Cousin Joseph Burman stumbled across my letter to Aaron Hughes in the Chronicle of Higher Education about the state of Jewish Studies. Since I think this is relevant to the place of Jewish Studies in the university, I want to mention that Joe is Director of Prospect Identification and Strategies in the office of Development, Marketing and Communications at the University of Michigan. Joe was kind enough to forward me this link here about Jewish Studies today in China. Appearing also in the Chronicle of Higher Education it was written in 2006 by Paul Mooney writing from Jinan, China.

As Jewish Studies scholars, hopefully with the help of sympathetic university administrators, continue to try to figure out how to project the field out into the world, China seems profoundly relevant. Mooney’s article focuses on Avrum Erhlich and Xu Xin at Nanjing University, where I’m told the interests are primarily historical and literary, and Fu Youde at Shandong University, where the interest in Jews, Judaism, and Jewish Studies is weighted more towards philosophy and thought. For what it’s worth, I know a number of colleagues have made it out to China of late, and there seems to be great excitement. Friend-colleague Greg Kaplan, who has worked and spent more time in China than anyone I know has met these guys and thinks very highly of them.

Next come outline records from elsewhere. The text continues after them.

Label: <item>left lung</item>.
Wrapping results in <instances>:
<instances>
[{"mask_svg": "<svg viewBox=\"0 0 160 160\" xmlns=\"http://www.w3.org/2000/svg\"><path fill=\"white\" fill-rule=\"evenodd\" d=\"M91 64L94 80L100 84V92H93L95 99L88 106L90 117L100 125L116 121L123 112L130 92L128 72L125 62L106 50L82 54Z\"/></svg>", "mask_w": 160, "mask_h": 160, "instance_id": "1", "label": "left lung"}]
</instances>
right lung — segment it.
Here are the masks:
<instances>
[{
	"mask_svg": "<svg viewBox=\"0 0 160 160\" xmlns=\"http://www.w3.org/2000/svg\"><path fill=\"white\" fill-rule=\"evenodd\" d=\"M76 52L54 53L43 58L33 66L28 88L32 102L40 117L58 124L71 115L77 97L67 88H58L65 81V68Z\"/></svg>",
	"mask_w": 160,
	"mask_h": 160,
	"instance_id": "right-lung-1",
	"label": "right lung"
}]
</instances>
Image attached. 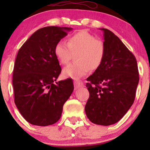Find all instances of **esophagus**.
Segmentation results:
<instances>
[{"label": "esophagus", "mask_w": 150, "mask_h": 150, "mask_svg": "<svg viewBox=\"0 0 150 150\" xmlns=\"http://www.w3.org/2000/svg\"><path fill=\"white\" fill-rule=\"evenodd\" d=\"M74 86H75V89H77L80 88L81 87H83L84 85L80 81H74Z\"/></svg>", "instance_id": "1"}]
</instances>
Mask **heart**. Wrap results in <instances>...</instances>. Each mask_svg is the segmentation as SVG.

What I want to do here is pick through and organize Mooney’s article to try to get a sense of what’s going on, with Aaron’s argument very much in mind about the need to open up Jewish Studies to the world. This is as much about marketing as it is about intellectual content. I’m interested in two things. [1] Why Jews, Judaism, and Jewish Studies in China? [2] What might Jewish Studies in China teach us in the United States, Israel, and Europe about Jews, Judaism, and Jewish Studies?

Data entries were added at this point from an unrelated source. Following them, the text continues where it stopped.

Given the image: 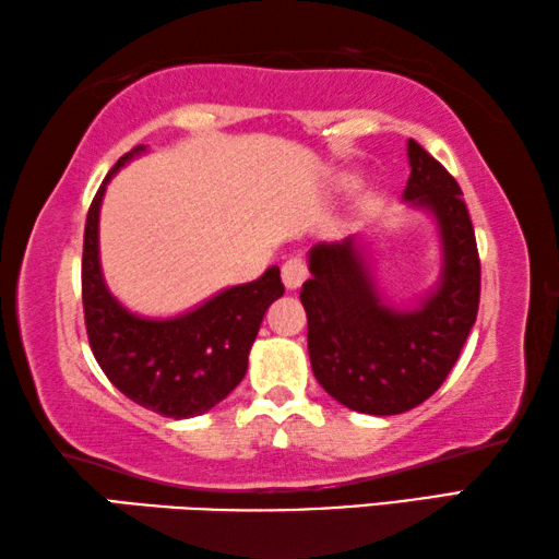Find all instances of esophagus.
<instances>
[{"label":"esophagus","mask_w":559,"mask_h":559,"mask_svg":"<svg viewBox=\"0 0 559 559\" xmlns=\"http://www.w3.org/2000/svg\"><path fill=\"white\" fill-rule=\"evenodd\" d=\"M281 276H283V286H286L288 290H296L304 286V281L308 278V265L304 259H300V255H294V259H288L286 263H283Z\"/></svg>","instance_id":"esophagus-1"}]
</instances>
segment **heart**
I'll return each mask as SVG.
<instances>
[{
  "label": "heart",
  "mask_w": 559,
  "mask_h": 559,
  "mask_svg": "<svg viewBox=\"0 0 559 559\" xmlns=\"http://www.w3.org/2000/svg\"><path fill=\"white\" fill-rule=\"evenodd\" d=\"M341 186H343V189H350V186H356V176H353V174H343V176H341Z\"/></svg>",
  "instance_id": "heart-1"
}]
</instances>
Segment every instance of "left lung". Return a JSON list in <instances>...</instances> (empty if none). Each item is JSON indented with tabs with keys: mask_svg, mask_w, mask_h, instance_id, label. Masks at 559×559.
I'll return each instance as SVG.
<instances>
[{
	"mask_svg": "<svg viewBox=\"0 0 559 559\" xmlns=\"http://www.w3.org/2000/svg\"><path fill=\"white\" fill-rule=\"evenodd\" d=\"M407 162L403 199L438 221V288L418 308L395 311L378 294L356 236L316 243L311 278L300 288L316 380L341 405L368 415H397L428 401L453 370L480 306V255L463 191L413 139Z\"/></svg>",
	"mask_w": 559,
	"mask_h": 559,
	"instance_id": "8db88e82",
	"label": "left lung"
}]
</instances>
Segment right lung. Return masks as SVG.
Wrapping results in <instances>:
<instances>
[{
  "label": "right lung",
  "instance_id": "right-lung-1",
  "mask_svg": "<svg viewBox=\"0 0 559 559\" xmlns=\"http://www.w3.org/2000/svg\"><path fill=\"white\" fill-rule=\"evenodd\" d=\"M146 146L123 154L88 206L82 255V300L88 345L104 376L129 401L166 418L203 415L241 383L248 350L265 311L283 296L281 271L221 290L176 318H141L106 288L99 263V209L106 183Z\"/></svg>",
  "mask_w": 559,
  "mask_h": 559
}]
</instances>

The interest in Jews, Judaism, and Jewish Studies looks like it’s a mini micro-trend. But in China, the scale is as such that even something small, relatively to the larger population, can turn out to be something huge.

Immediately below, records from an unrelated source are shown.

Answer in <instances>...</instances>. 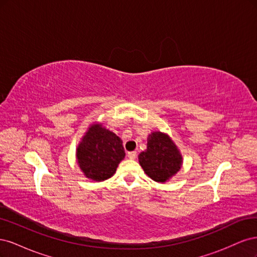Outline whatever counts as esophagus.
Returning <instances> with one entry per match:
<instances>
[{"instance_id": "1", "label": "esophagus", "mask_w": 257, "mask_h": 257, "mask_svg": "<svg viewBox=\"0 0 257 257\" xmlns=\"http://www.w3.org/2000/svg\"><path fill=\"white\" fill-rule=\"evenodd\" d=\"M127 157H128L130 160H135L136 157H137V153H136V151L128 152V153H127Z\"/></svg>"}]
</instances>
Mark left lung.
Masks as SVG:
<instances>
[{
    "label": "left lung",
    "mask_w": 257,
    "mask_h": 257,
    "mask_svg": "<svg viewBox=\"0 0 257 257\" xmlns=\"http://www.w3.org/2000/svg\"><path fill=\"white\" fill-rule=\"evenodd\" d=\"M139 164L153 181L165 183L182 167L180 150L170 136L154 131L147 139V149L138 155Z\"/></svg>",
    "instance_id": "1"
}]
</instances>
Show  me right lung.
I'll list each match as a JSON object with an SVG mask.
<instances>
[{
	"label": "right lung",
	"instance_id": "obj_1",
	"mask_svg": "<svg viewBox=\"0 0 257 257\" xmlns=\"http://www.w3.org/2000/svg\"><path fill=\"white\" fill-rule=\"evenodd\" d=\"M124 158L125 151L121 138L98 122L88 127L76 149L80 170L85 178L95 182L112 177Z\"/></svg>",
	"mask_w": 257,
	"mask_h": 257
}]
</instances>
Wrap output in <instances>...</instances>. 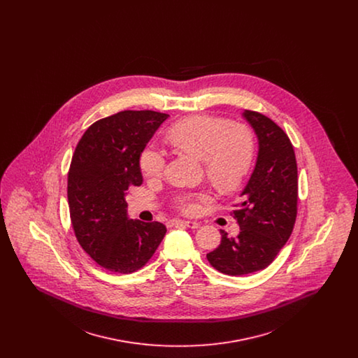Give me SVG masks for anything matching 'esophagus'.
Instances as JSON below:
<instances>
[{
    "instance_id": "1",
    "label": "esophagus",
    "mask_w": 358,
    "mask_h": 358,
    "mask_svg": "<svg viewBox=\"0 0 358 358\" xmlns=\"http://www.w3.org/2000/svg\"><path fill=\"white\" fill-rule=\"evenodd\" d=\"M171 225H182L190 229H197L200 227L199 222H189V220H171Z\"/></svg>"
}]
</instances>
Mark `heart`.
<instances>
[{
  "mask_svg": "<svg viewBox=\"0 0 358 358\" xmlns=\"http://www.w3.org/2000/svg\"><path fill=\"white\" fill-rule=\"evenodd\" d=\"M168 139L181 152L204 164L208 180L220 192L235 190L251 168L255 142L251 130L241 123L222 118L196 115L176 123ZM141 171L146 178H159L165 171V155L155 146L143 149L139 158ZM206 193H180L174 204L193 215L200 209L201 201H208Z\"/></svg>",
  "mask_w": 358,
  "mask_h": 358,
  "instance_id": "1",
  "label": "heart"
}]
</instances>
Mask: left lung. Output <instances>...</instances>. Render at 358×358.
Returning a JSON list of instances; mask_svg holds the SVG:
<instances>
[{
	"instance_id": "1",
	"label": "left lung",
	"mask_w": 358,
	"mask_h": 358,
	"mask_svg": "<svg viewBox=\"0 0 358 358\" xmlns=\"http://www.w3.org/2000/svg\"><path fill=\"white\" fill-rule=\"evenodd\" d=\"M243 117L257 136V157L234 212L240 232L229 238L220 229V245L206 255L216 270L232 276L273 263L292 232L298 203V169L289 136L263 114L244 110Z\"/></svg>"
}]
</instances>
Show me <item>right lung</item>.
<instances>
[{"instance_id":"right-lung-1","label":"right lung","mask_w":358,"mask_h":358,"mask_svg":"<svg viewBox=\"0 0 358 358\" xmlns=\"http://www.w3.org/2000/svg\"><path fill=\"white\" fill-rule=\"evenodd\" d=\"M168 114L122 111L91 124L69 171V205L75 236L88 255L111 273H134L166 234L162 222L129 219V187L143 181L139 158Z\"/></svg>"}]
</instances>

I’ll turn to the second question later, but as a stab at a partial answer to the first question, it seems that the interest in China regarding Jews, Judaism, and Jewish Studies has to do with China itself and its own place in the world. These interests include empire, modernity, America as mediated through things not unrelated to the Confucian tradition such as literature, religion, and philosophy.

Judaism

Mooney writes, “The enthusiasm for studying Judaism… reflects a growing interest in that religion elsewhere in China as well, both in academe and in popular culture. Along with Shandong, 10 other Chinese universities now offer courses in Jewish studies. Not answered by Mooney, but you can pull out a sense of what’s going on from his article.” As if to prove a point made by David Nirenberg in Anti-Judaism, it would seem that with philo-Judaism  as well, Judaism constitutes a concept with which to “figure” out or model one’s own sense of the world. Part of this has to do with new perspectival horizons. Mooney quotes Professor Xu, “My students are excited because they’ve never heard these things before…They never thought they could view life in this way.”  But that doesn’t answer the question as to Judaism. But again, why Judaism? I found this remark here by Professor Fu interesting, “Unlike Christianity, Judaism opposes to worshipping God as its foundation,” said Prof. Fu. “In fact, the Jews aren’t necessarily very religious individuals.” My guess is that more than Christianity, Judaism bears feature in common with Confucianism, and that what’s at stake here is an interest in religious culture.

Confucianism

Confucianism and the textual approach to a classical tradition are both key here. Mooney writes, “Pop into any of the classrooms in the building that houses the School of Philosophy and Social Studies on Shandong’s tree-shaded campus and you are likely to see students reading the Bible in Hebrew, conjugating Hebrew verbs, thumbing through the Talmud — a centuries-old collection of Jewish law and commentary — or debating the similarities between Judaism and Confucianism.”  Writing about Porfessor Xin, Mooney continues, “He also marveled at Jewish friends who regularly read the Talmud and the Torah ‘just for the love of learning,’ comparing them with Chinese colleagues, who, he says, learn just to pass exams or get better jobs. ‘How many Chinese scholars read Confucian classics every day?’ he asks.”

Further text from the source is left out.